Only the lines from the first line of the material below to the line containing "Les aménagements techniques d'un WC PMR", inclusive, should be copied, each exactly as written.

• _Input data_:
BEGIN
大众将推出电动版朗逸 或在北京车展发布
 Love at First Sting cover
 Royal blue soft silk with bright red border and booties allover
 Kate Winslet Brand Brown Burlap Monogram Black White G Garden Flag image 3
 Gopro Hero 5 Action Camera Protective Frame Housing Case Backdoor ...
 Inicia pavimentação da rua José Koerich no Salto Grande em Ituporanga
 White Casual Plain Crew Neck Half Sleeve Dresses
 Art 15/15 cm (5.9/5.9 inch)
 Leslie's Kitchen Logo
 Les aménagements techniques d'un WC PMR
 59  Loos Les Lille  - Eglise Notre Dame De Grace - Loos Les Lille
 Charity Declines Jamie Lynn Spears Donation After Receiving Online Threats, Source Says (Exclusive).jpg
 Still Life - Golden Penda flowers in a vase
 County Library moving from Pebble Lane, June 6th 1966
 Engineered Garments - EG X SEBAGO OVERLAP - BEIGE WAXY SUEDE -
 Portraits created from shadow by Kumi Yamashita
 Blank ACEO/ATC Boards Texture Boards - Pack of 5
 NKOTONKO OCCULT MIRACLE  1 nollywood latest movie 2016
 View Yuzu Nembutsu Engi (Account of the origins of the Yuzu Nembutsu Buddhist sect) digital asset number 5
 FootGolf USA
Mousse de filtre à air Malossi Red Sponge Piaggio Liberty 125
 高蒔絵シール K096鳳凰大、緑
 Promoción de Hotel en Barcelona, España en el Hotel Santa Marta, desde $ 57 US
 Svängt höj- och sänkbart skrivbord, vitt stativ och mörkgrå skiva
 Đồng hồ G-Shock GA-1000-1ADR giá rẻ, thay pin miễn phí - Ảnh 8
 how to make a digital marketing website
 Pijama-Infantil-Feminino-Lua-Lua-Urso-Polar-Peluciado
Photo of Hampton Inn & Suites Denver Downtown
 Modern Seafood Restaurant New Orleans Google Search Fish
END
• _Reply_:
大众将推出电动版朗逸 或在北京车展发布
 Love at First Sting cover
 Royal blue soft silk with bright red border and booties allover
 Kate Winslet Brand Brown Burlap Monogram Black White G Garden Flag image 3
 Gopro Hero 5 Action Camera Protective Frame Housing Case Backdoor ...
 Inicia pavimentação da rua José Koerich no Salto Grande em Ituporanga
 White Casual Plain Crew Neck Half Sleeve Dresses
 Art 15/15 cm (5.9/5.9 inch)
 Leslie's Kitchen Logo
 Les aménagements techniques d'un WC PMR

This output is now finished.